As part of this collaborative research, the investigators will develop new statistical methods for the estimation of multiple graphical networks. The proposed research will address the challenge of learning networks when there is heterogeneity among both the subjects and the variables considered, breaking new ground in graphical modeling and Bayesian statistics. The methods developed will have the potential for significant impact in statistics and in applied fields in which problems of network estimation naturally arise. In particular, applications in neuroimaging will be explored. The project will include educational and training activities for graduate students. Findings will be disseminated to the research community and used to further interdisciplinary collaborative efforts. Software and code will be developed and deposited in public repositories.
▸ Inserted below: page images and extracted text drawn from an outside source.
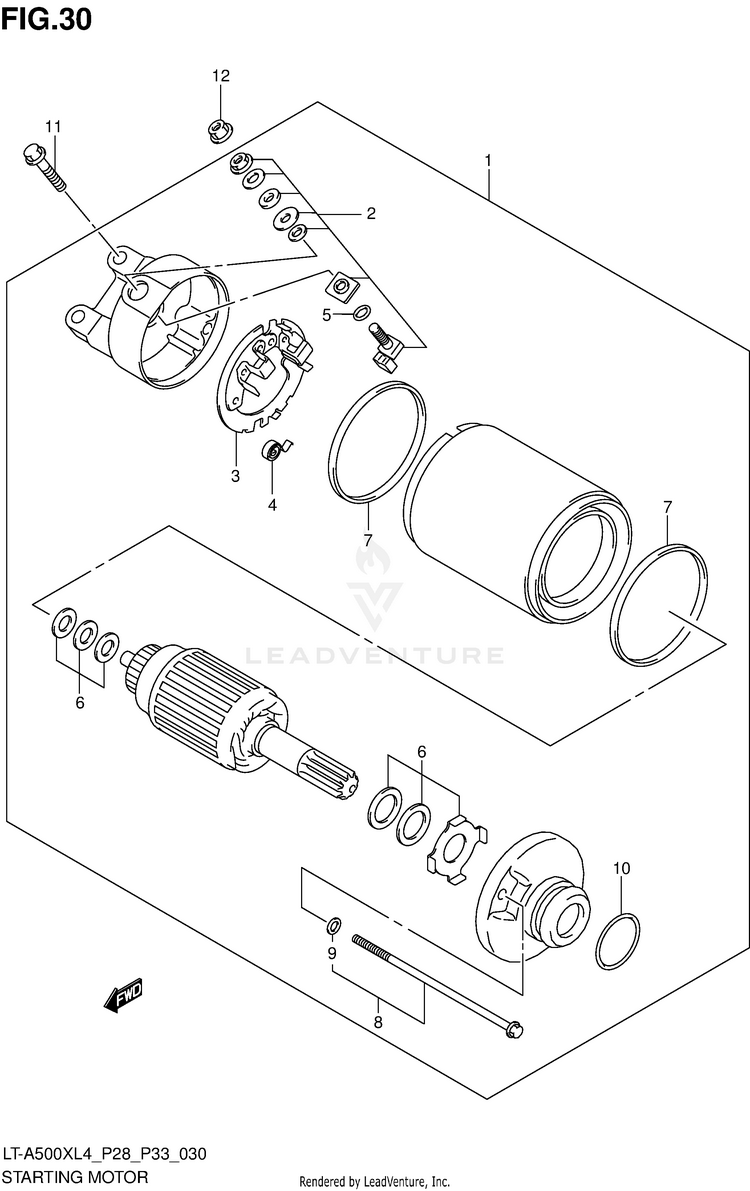 FIG.30

12
11
1
2
5
3
4
7
7
LEADVENTURE
6
6
10
9
8
FWD

LT-A500XL4_P28_P33_030
STARTING MOTOR

Rendered by LeadVenture, Inc.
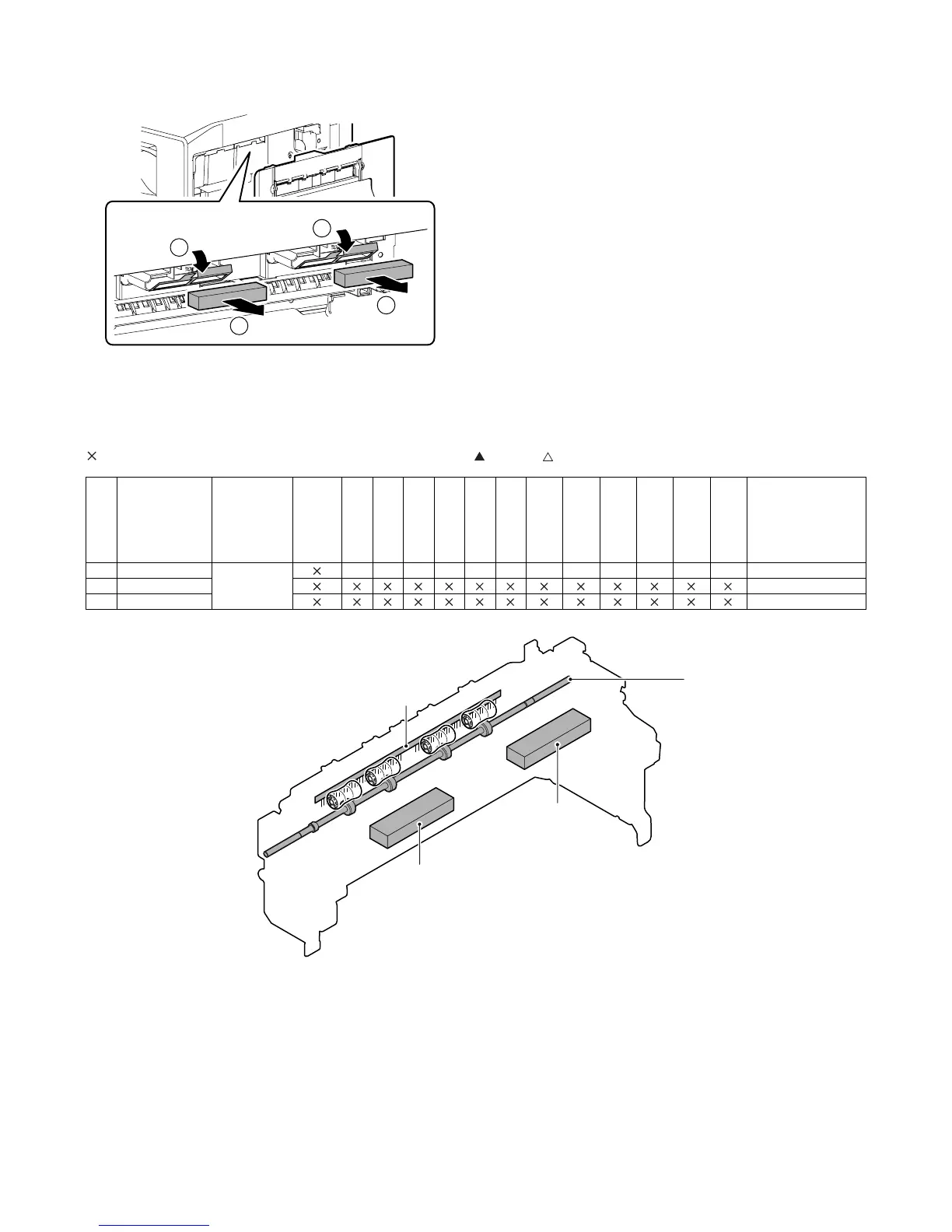 ×
▲
△

| | | | | | | | | | | | | | | | | |
|---|---|---|---|---|---|---|---|---|---|---|---|---|---|---|---|---|
| | | | × | | | | | | | | | | | | | |
| | | | × | × | × | × | × | × | × | × | × | × | × | × | × | |
| | | | × | × | × | × | × | × | × | × | × | × | × | × | × | |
When all samples are collected under similar conditions or reflect a single type of disease, methods such as the graphical lasso or Bayesian network inference approaches can be applied to learn the underlying conditional dependence relations. In many studies, however, samples are obtained for different subtypes or disease, under varying experimental settings, or other heterogeneous conditions. The challenge becomes even more formidable when multiple data types are under consideration. This project will focus on the development of Bayesian methods to learn networks for a single data type across multiple sample groups using an approach that both links edge values across groups, and flexibly models which groups are most similar. Methods will also be extended to a hierarchical modeling framework of networks from both heterogeneous sets of subjects and heterogeneous data types.
This award reflects NSF's statutory mission and has been deemed worthy of support through evaluation using the Foundation's intellectual merit and broader impacts review criteria.